West China School of Medicine, Sichuan University, Chengdu, 610000, China.
Arch Gynecol Obstet. 2018 Jun;297(6):1377-1387. doi: 10.1007/s00404-018-4733-5. Epub 2018 Mar 8.
Some studies demonstrated that female genital mycoplasmas play important roles in human papillomavirus (HPV) infection, abnormal cervical cytopathology, and cervical cancer. However, those results remained inconclusive. We aimed to perform a systematic review and meta-analysis to investigate the association between female genital mycoplasmas and those disorders.
Computerized databases were comprehensively searched before 26 January 2017. Pooled odd radios (ORs) and correlative 95% confidence intervals (CIs) were adopted to evaluate the strength of association.
Our meta-analysis included 22 studies with 16,181 participants. Ureaplasma urealyticum and Ureaplasma parvum were associated with a significantly increased risk of overall HPV infection (OR 1.57, 95% CI 1.05-2.34; OR 3.02, 95% CI 2.10-4.33, respectively), and U. urealyticum and Mycoplasma genitalium were associated with a significantly increased risk of high-risk HPV infection (OR 1.37, 95% CI 1.05-1.80; OR 1.50, 95% CI 1.11-2.02, respectively). In addition, U. urealyticum, U. parvum, and Mycoplasma hominis were associated with a significantly increased risk of abnormal cervical cytopathology (OR 1.51, 95% CI 1.23-1.85; OR 1.41, 95% CI 1.10-1.80; OR 1.48, 95% CI 1.10-1.99, respectively).

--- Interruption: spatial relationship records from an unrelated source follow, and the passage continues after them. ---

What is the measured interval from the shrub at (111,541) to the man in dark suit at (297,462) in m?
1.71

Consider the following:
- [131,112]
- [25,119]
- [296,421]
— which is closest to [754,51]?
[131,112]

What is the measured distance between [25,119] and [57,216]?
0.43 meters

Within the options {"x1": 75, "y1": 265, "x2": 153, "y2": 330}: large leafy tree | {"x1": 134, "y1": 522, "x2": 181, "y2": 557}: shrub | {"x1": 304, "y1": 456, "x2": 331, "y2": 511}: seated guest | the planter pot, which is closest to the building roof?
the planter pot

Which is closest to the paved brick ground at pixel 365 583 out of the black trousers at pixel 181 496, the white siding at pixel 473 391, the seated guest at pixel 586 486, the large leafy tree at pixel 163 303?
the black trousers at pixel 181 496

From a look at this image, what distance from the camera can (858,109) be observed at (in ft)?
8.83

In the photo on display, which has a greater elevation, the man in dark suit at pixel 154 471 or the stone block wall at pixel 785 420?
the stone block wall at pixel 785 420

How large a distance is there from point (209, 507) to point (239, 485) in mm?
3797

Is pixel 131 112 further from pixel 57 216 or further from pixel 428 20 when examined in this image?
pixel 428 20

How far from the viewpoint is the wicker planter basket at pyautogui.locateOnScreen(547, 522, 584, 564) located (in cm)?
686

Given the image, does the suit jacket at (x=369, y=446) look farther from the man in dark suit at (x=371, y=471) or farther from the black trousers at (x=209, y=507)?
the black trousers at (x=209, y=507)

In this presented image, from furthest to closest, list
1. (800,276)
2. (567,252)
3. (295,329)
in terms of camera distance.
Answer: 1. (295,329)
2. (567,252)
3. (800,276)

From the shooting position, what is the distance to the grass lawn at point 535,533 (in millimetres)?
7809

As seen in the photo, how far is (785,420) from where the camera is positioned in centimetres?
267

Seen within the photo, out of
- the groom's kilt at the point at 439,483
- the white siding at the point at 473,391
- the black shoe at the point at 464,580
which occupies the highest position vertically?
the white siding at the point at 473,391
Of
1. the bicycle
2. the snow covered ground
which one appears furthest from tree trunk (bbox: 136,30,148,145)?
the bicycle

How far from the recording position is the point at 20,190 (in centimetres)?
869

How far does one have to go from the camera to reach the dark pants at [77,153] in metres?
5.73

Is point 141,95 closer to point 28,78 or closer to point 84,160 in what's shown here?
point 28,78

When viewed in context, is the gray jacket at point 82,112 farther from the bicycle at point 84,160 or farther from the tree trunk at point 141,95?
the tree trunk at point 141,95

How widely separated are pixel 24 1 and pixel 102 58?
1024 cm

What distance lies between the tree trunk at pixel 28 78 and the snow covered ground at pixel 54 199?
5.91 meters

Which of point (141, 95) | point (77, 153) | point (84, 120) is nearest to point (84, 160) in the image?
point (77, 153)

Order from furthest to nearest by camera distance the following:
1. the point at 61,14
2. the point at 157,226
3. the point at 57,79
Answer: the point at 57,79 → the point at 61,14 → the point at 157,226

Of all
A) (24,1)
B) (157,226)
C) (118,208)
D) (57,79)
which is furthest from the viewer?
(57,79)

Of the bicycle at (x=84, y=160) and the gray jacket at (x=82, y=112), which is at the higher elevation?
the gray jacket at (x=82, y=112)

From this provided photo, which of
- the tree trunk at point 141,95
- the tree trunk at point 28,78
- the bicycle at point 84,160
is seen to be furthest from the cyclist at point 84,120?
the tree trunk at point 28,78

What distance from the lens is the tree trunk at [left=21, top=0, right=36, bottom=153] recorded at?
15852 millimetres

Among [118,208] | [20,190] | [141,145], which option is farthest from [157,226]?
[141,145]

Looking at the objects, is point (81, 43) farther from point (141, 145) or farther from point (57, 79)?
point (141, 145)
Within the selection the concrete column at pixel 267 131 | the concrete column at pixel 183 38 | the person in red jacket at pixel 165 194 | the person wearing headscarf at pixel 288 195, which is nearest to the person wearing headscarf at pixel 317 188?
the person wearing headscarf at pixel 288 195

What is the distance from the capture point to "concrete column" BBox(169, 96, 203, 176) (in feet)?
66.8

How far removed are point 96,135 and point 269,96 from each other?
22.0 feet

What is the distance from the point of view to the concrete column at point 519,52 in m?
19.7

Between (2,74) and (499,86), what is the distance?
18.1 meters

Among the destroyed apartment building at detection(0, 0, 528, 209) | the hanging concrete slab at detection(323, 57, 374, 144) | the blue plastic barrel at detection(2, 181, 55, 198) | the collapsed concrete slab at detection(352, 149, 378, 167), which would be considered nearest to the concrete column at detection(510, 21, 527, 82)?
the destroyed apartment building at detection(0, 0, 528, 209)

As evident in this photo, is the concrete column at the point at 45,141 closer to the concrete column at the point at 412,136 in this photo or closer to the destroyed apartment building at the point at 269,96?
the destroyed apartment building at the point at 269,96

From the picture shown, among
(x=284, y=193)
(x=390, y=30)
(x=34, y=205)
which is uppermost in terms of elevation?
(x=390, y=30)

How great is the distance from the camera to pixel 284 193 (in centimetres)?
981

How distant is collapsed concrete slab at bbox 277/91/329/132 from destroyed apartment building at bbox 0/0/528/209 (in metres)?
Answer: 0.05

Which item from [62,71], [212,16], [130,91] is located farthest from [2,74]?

We found that U. urealyticum and M. genitalium may increase the risk of high-risk HPV infection, while U. urealyticum, U. parvum, and M. hominis may increase the risk of abnormal cervical cytopathology.
一些研究表明,女性生殖道支原体在人乳头瘤病毒(HPV)感染、宫颈细胞病理学异常及宫颈癌中发挥重要作用。然而,这些结果仍无定论。我们旨在进行一项系统评价和荟萃分析,以研究女性生殖道支原体与这些疾病之间的关联。
在2017年1月26日前全面检索计算机化数据库。采用合并比值比(OR)和相关的95%置信区间(CI)来评估关联强度。
我们的荟萃分析纳入了22项研究,共16181名参与者。解脲脲原体和微小脲原体与总体HPV感染风险显著增加相关(OR分别为1.57,95%CI为1.05 - 2.34;OR为3.02,95%CI为2.10 - 4.33),解脲脲原体和生殖支原体与高危型HPV感染风险显著增加相关(OR分别为1.37,95%CI为1.05 - 1.80;OR为1.50,95%CI为1.11 - 2.02)。此外,解脲脲原体、微小脲原体和人型支原体与宫颈细胞病理学异常风险显著增加相关(OR分别为1.51,95%CI为1.23 - 1.85;OR为1.41,95%CI为1.10 - 1.80;OR为1.48,95%CI为1.10 - 1.99)。
我们发现解脲脲原体和生殖支原体可能增加高危型HPV感染风险,而解脲脲原体、微小脲原体和人型支原体可能增加宫颈细胞病理学异常风险。